== ARBEITSAUFTRÄGE ==
• A. Wie lässt sich der Text zum Abzugsverbot für Schuldzinsen in zwei Sätzen zusammenfassen?
• B. In welcher Höhe ist der steuerlich fingierte Vermögenszugang bei der Personengesellschaft laut dem Text zum Abzugsverbot für Schuldzinsen als Einlage zu qualifizieren?
• C. Führe den Text zum Abzugsverbot für Schuldzinsen nach seinem letzten Satz fort.

== QUELLENAUSZUG ==
+ + + +
Entscheidungsstichwort (Thema)
Zur Anwendung des Abzugsverbots für Schuldzinsen nach § 4 Abs. 4a EStG nach formwechselnder Umwandlung einer GmbH in eine Personengesellschaft
Leitsatz (redaktionell)
1. Die Regelungen zur Einschränkung des Abzugs von Schuldzinsen gemäß § 4 Abs. 4a EStG und die dabei vorzunehmende betriebsbezogene Betrachtung sind auch bei einer mehrstöckigen Personengesellschaft ohne Beteiligung einer natürlichen Person anwendbar. Es besteht auch insoweit kein Raum für die „konzernbezogene” Betrachtung des Entnahmebegriffs.
2. Bei einem Formwechsel einer Kapitalgesellschaft mit positivem Eigenkapital in eine Personengesellschaft (mit positivem Kapitalkonto) ist der Vermögenszugang bei der Personengesellschaft in Folge des Formwechsels (Übernahme des positiven Eigenkapitals) aufgrund der umwandlungssteuerrechtlichen Abweichungen vom Zivilrecht und der normspezifischen Besonderheiten des § 4 Abs. 4a EStG steuerlich als (fingierte) Einlage und damit als eine bei der Berechnung der Überentnahme i.S.v. § 4 Abs. 4a EStG zu berücksichtigende Einlage zu qualifizieren.
3. Umwandlungssteuerrechtlich führt die in § 9 Satz 1 UmwStG angeordnete entsprechende Geltung von §§ 3 bis 8 und 10 UmwStG in Fällen des Formwechsels einer Kapitalgesellschaft in eine Personengesellschaft – abweichend vom umwandlungsrechtlich maßgeblichen Prinzip der rechtlichen und wirtschaftlichen Identität (§ 202 Abs. 1 Satz 1 Nr. 1 UmwG) – infolge eines tauschähnlichen entgeltlichen Rechtsträgerwechsels zu einer fingierten Übertragung des Vermögens des formgewechselten Rechtsträgers. Dieser steuerlich fingierte Vermögenszugang bei dem Rechtsträger neuer Rechtsform (Personengesellschaft) ist nach der gesetzgeberischen Konzeption des § 4 Abs. 4a EStG und Sinn und Zweck der Norm in Höhe des positiven Eigenkapitals der Kapitalgesellschaft als (fingierte) Einlage i.S.v. § 4 Abs. 4a Satz 2 EStG zu qualifizieren.
+ + + +
== BEREITGESTELLTES MATERIAL ==
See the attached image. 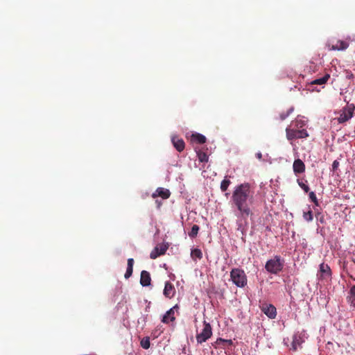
+ + + +
== LÖSUNGEN ==
• A. Die Einschränkung des Schuldzinsenabzugs nach § 4 Abs. 4a EStG und die betriebsbezogene Betrachtung gelten auch für eine mehrstöckige Personengesellschaft ohne Beteiligung einer natürlichen Person, sodass für eine „konzernbezogene” Betrachtung des Entnahmebegriffs kein Raum bleibt. Beim Formwechsel einer Kapitalgesellschaft mit positivem Eigenkapital in eine Personengesellschaft gilt der dadurch entstehende Vermögenszugang steuerlich als (fingierte) Einlage, die bei der Berechnung der Überentnahme zu berücksichtigen ist.

• B. In Höhe des positiven Eigenkapitals der Kapitalgesellschaft.

• C.
Normenkette
EStG § 4 Abs. 4a S. 2; UmwStG § 9 S. 1; UmwG § 202 Abs. 1 S. 1 Nr. 1; EStG § 4 Abs. 4a
Tatbestand
Streitig ist, ob für das Streitjahr 2012 nicht abziehbare Schuldzinsen i. S. des § 4 Abs. 4a des Einkommensteuergesetzes (EStG) vorliegen.
Die Klägerin ist eine GmbH & Co. KG. Sie wurde zum 01.01.2010 aus der E 2 GmbH i. S. des § 9 des Umwandlungssteuergesetzes in der für das Streitjahr geltenden Fassung (UmwStG) formgewechselt. Gesellschafterin der E 2 GmbH war die R 1 GmbH & Co. KG. Diese ist nach dem Formwechsel alleinige kapitalmäßig beteiligte Gesellschafterin (Kommanditistin) der Klägerin. Komplementärin der Klägerin ist die E 1 Verwaltungs GmbH. Alleinige kapitalmäßig beteiligte Gesellschafterin der R 1 GmbH & Co. KG ist die R 2 SE & Co. KG.
Das steuerliche Eigenkapital der E 2 GmbH betrug zum 31.12.2009 laut Steuerbilanz (StB) X € und setzte sich wie folgt zusammen
|
31.12.2009 |
Kapitalrücklage |
X € |
+ Gewinnvortrag |
X € |
+ Jahresüberschuss |
X € |
= Variables Kapital |
X € |
+ Gezeichnetes Kapital |
X € |
= Kapital lt. Handelsbilanz (HB) |
X € |
+ Steuerlicher Ausgleichsposten = Abweichung HB/StB |
X € |
Kapital lt. Steuerbilanz |
X € |
Das Eigenkapital entspricht dem Einlagewert nach § 5 Abs. 3 UmwStG zuzüglich dem Übernahmegewinn 1. Stufe gemäß § 4 Abs. 4 UmwStG. Aufgrund der formwechselnden Umwandlung wurden gemäß § 7 UmwStG in 2010 Einnahmen aus Kapitalvermögen i. H. v. X € angesetzt und versteuert. Hinsichtlich der weiteren Einzelheiten wird auf die unstreitigen Ausführungen und Darstellungen im klägerischen Schriftsatz vom 06.06.2024 nebst Anlagen (Bl. 140 ff. der GA) sowie auf den Inhalt der vorliegenden Verwaltungsakten verwiesen.
Im Streitjahr 2012 entnahm die Kommanditistin der Klägerin aus der Rücklage einen Betrag i.H.v. X €.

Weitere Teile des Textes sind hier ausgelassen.